报告时间: 2018年7月15日 9:00am – 11:30am.
Title: Harmonic B-splines and Random-Access Poisson Solver
Abstract: Harmonic B-splines are defined by Green's functions of the Laplace-Beltrami operator. Like the basis functions of conventional B-splines, they are (approximately) local and non-negative and satisfy partition of unity. Moreover, harmonic B-splines afford progressive update of fully irregular knots, free of degeneracy, without the need of explicit parameterization, making it ideal for a host of many graphics tasks on $R^2$ and 2-manifolds. In this talk, I will first show case several 3D applications of harmonic B-splines, such as data fitting/interpolation and hierarchical decomposition. Then I will introduce a new Poisson solver that supports random-access evaluation. Finally, I will apply the Poisson solver to Poisson vector graphics and demonstrate its potential for authoring and vectorization.

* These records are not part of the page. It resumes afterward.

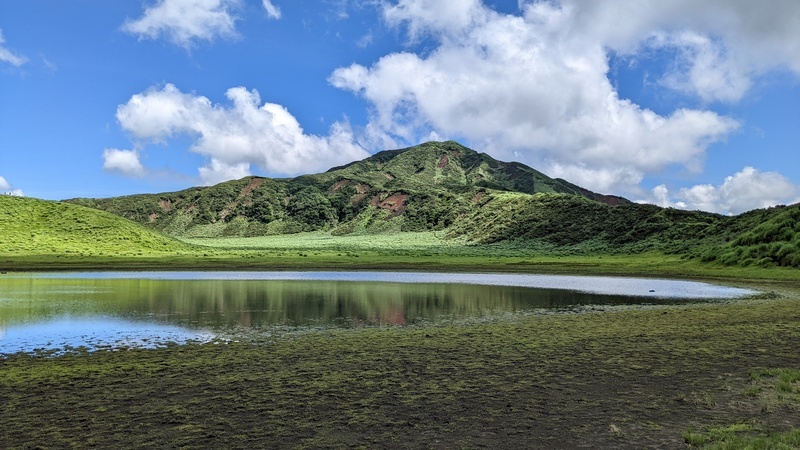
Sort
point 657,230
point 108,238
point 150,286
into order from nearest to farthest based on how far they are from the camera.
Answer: point 150,286
point 108,238
point 657,230

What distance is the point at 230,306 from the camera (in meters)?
36.7

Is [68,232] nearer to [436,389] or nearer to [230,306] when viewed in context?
[230,306]

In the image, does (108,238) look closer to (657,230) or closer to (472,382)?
(472,382)

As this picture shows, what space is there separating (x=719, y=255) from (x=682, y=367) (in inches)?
3088

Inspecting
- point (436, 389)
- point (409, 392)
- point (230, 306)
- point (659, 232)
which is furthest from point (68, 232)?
point (659, 232)

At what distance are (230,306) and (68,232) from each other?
A: 10926cm

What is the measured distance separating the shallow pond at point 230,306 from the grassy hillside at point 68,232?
61.6 metres

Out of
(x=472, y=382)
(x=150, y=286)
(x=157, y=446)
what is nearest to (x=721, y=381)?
(x=472, y=382)

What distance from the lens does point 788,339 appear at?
75.7ft

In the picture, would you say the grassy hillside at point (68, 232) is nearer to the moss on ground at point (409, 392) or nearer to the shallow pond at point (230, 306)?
the shallow pond at point (230, 306)

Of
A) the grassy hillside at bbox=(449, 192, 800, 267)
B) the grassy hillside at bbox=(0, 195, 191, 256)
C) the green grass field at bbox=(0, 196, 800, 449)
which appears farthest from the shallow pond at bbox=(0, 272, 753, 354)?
the grassy hillside at bbox=(0, 195, 191, 256)

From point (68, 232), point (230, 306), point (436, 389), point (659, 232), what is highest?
point (659, 232)

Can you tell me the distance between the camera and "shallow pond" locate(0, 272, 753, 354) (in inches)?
1006

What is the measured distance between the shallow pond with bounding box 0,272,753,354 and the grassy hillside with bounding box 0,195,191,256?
202ft
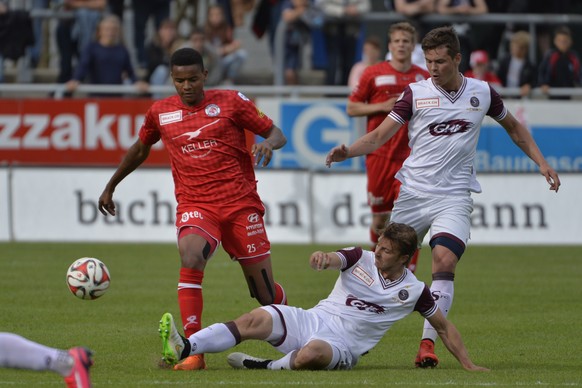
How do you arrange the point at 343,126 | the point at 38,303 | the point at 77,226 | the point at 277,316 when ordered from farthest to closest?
the point at 343,126
the point at 77,226
the point at 38,303
the point at 277,316

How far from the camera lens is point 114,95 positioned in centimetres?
2269

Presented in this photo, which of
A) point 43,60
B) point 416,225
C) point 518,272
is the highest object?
point 43,60

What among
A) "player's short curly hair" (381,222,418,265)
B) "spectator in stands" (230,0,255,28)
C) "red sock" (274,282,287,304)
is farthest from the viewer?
"spectator in stands" (230,0,255,28)

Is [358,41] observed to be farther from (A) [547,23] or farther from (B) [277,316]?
(B) [277,316]

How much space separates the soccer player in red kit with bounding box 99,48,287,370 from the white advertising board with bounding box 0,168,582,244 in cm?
1001

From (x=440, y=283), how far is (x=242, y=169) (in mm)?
1785

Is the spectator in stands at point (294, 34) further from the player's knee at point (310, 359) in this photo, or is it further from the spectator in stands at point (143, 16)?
the player's knee at point (310, 359)

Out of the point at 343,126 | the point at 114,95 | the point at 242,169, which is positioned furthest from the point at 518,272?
the point at 114,95

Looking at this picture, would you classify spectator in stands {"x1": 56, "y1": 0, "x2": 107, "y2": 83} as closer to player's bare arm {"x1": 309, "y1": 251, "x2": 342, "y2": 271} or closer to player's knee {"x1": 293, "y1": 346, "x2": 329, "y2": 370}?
player's knee {"x1": 293, "y1": 346, "x2": 329, "y2": 370}

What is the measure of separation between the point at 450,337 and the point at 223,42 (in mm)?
14820

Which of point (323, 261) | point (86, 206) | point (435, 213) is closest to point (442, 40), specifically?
point (435, 213)

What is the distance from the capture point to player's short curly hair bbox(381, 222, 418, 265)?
8.97 meters

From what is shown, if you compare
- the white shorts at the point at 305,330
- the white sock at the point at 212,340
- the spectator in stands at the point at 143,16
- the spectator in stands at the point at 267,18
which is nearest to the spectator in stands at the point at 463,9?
the spectator in stands at the point at 267,18

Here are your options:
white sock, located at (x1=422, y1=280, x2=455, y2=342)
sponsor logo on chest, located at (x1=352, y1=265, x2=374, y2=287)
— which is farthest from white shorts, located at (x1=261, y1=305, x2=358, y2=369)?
white sock, located at (x1=422, y1=280, x2=455, y2=342)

Bio of speaker: Ying He is currently an associate professor at School of Computer Engineering, Nanyang Technological University, Singapore. He received the BS and MS degrees in electrical engineering from Tsinghua University, China, and the PhD degree in computer science from Stony Brook University, USA. His research interests fall into the general areas of visual computing and he is particularly interested in the problems which require geometric analysis and computation.